English top-flight clubs will have their squads limited to 25 next season with eight players having to be 'home-grown', the Premier League said on Tuesday.
It said the 20 clubs had agreed to the change, effective from the start of the 2010/2011 campaign.
"As of next season, clubs will be required to have a squad named of up to 25 players, of which no more than 17 can be over the age of 21 and not home grown," chief executive Peter Scudamore told the league's website.
"The definition of home grown is trained for three years under the age of 21 by somebody in the English and Welsh professional system."
Clubs will have to name 25 players at the end of August when the transfer window closes and again at the end of January.
Scudamore said the England team would ultimately benefit from the change.
"It's not in the clubs' interest to stockpile players," he said. "It will make buying home-grown talent more attractive.
"We're not going down the route of a nationality test but what this will mean is that you just can't buy a team from abroad.
"We think it will give clubs an extra incentive to invest in youth.
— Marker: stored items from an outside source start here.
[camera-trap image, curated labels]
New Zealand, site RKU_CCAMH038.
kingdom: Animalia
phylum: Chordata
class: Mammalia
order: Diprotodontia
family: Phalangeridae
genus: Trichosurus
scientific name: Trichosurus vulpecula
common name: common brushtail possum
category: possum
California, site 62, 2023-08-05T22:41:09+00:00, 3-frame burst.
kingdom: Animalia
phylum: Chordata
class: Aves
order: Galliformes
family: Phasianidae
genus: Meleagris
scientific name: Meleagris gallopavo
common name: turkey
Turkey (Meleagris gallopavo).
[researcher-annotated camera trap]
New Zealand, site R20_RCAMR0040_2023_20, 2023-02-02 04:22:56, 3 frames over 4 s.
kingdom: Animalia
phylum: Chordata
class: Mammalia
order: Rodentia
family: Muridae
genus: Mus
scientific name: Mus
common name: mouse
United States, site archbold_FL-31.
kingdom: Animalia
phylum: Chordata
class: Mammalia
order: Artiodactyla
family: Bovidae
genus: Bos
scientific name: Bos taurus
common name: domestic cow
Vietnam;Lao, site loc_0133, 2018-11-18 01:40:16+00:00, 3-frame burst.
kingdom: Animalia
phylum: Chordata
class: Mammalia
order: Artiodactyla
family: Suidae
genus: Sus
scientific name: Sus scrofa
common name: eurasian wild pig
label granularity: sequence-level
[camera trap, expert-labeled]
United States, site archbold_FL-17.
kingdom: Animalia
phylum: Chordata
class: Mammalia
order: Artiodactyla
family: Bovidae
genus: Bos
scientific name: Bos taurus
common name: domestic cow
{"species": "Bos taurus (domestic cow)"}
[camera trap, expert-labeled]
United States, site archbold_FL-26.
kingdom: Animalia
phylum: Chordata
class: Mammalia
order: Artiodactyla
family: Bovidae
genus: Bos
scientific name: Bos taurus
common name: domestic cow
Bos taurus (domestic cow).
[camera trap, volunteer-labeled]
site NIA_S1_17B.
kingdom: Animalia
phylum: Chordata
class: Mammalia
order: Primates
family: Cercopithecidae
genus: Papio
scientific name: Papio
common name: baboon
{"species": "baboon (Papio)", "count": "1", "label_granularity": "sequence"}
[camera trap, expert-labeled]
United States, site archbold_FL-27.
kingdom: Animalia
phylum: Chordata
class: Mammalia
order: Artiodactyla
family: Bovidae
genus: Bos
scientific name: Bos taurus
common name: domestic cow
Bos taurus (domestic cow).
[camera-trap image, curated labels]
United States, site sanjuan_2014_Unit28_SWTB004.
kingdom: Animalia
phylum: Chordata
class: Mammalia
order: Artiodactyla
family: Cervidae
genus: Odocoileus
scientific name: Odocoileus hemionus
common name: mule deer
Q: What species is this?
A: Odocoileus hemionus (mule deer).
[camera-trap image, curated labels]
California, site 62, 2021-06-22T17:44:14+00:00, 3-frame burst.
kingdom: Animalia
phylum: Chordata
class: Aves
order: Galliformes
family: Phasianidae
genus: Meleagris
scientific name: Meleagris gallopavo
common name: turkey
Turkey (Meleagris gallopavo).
We think that one of the benefits will be that it will help the England team," he said.
Liverpool's Spanish manager, Rafa Benitez, expressed some concerns, however.
"For a lot of clubs it will be easy, for the top five maybe to bring in eight local players of quality means you will have to bring them through the academy system which normally does not produce too many in England.
"The problem in England is that in between the academy and the first team there is a big gap. It will be difficult to bring in some quality but, OK, we will try. The question is not the number of players, that is very easy."
The Premier League said its members' academies have 320 players aged 16 to 18 and a further 2,486 under 16.